**Latihan Tertulis**
Tolong tuliskan kembali secara persis bagian berita tentang isu SARA menjelang Pilkada di bawah ini yang diawali dengan kata-kata yang memuat "Yogyakarta, Berita Satu" dan diakhiri dengan "kapasitas dan integritasnya.".

### Potongan Teks ###

Yogyakarta, Berita Satu – Salah satu Ketua PP Muhmmadiyah Busyro Muqoddas berharap masyarakat sadar dan tidak mau dipermainkan dengan isu SARA (suku, agama, ras dan antargolongan). Sebab, menurutnya, proses demokrasi yang benar adalah berdasarkan kapasitas dan integritasnya.
“Saya kira perlu ada gerakan untuk demokrasi yang sehat menjelang Pilkada Serentak 2017 mendatang. Gerakan demokrasi sehat itu juga harus mengedepankan gerakan menolak SARA sebagai masyarakat yang tidak terbeli oleh kekuatan mana pun,” ungkapnya baru-baru ini.
Mantan komisioner KPK ini pun menegaskan, proses pilkada harus dikembalikan kepada hakikat demokrasi sesungguhnya, yakni proses memilih pemimpin yang berkualitas, tidak berdasar kekuatan atau modalnya.
Isu SARA itu, lanjut Busyro, sengaja diembuskan oleh beberapa pihak, ketika modal yang dimiliki sudah habis. Namun, sosok yang didukung tidak mampu menunjukkan kapasitas. “Memilih atau tidak pasangan calon yang berbeda agama, merupakan bentuk dari demokrasi,” ujarnya.
Menurut Busyro, isu SARA yang sengaja diembuskan dengan tujuan mengalihkan perhatian masyarakat kepada salah satu kandidat, adalah cara kuno, yang saat ini sudah tidak laku lagi di wilayah-wilayah tertentu.
Jika masih ada isu SARA yang dihembuskan, maka hal itu masuk dalam kategori hegemoni yang tentu saja diarahkan kepada dominasi kekuatan tertentu.

### Data yang Diberikan ###

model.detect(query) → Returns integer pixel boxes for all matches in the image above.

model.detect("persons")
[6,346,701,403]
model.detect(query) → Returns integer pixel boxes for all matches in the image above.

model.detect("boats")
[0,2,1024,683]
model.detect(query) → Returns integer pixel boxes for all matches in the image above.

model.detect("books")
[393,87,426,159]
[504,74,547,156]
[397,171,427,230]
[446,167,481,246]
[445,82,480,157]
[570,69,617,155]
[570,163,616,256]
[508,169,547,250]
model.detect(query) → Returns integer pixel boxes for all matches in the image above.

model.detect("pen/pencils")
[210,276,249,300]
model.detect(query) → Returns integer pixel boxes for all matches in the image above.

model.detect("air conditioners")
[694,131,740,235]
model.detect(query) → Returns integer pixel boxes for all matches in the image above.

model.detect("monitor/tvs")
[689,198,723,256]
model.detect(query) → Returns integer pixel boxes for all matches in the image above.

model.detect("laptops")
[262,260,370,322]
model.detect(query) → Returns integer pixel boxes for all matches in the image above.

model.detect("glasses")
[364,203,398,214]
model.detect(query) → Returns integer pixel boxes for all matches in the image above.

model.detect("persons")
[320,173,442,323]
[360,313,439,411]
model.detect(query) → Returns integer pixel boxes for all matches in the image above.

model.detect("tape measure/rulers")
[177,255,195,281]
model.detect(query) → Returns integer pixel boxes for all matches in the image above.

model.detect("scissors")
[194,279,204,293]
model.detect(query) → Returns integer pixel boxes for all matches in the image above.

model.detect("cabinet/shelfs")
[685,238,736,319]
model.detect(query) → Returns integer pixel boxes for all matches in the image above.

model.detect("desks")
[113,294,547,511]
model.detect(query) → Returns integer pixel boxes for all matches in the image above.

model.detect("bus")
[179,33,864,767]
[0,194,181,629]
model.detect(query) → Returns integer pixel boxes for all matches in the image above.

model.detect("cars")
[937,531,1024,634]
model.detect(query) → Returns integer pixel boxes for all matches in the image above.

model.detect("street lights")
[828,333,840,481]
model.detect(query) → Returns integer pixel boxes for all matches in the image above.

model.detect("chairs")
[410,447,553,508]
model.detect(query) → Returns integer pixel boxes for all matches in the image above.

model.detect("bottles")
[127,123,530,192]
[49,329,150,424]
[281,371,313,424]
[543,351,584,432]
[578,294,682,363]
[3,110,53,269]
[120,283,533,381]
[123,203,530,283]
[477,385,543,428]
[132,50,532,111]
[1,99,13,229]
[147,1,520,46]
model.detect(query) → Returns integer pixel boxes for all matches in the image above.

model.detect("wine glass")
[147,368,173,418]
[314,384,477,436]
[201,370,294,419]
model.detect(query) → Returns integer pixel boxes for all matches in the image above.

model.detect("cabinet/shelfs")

###

**Hasil Tugas**
Yogyakarta, Berita Satu – Salah satu Ketua PP Muhmmadiyah Busyro Muqoddas berharap masyarakat sadar dan tidak mau dipermainkan dengan isu SARA (suku, agama, ras dan antargolongan). Sebab, menurutnya, proses demokrasi yang benar adalah berdasarkan kapasitas dan integritasnya.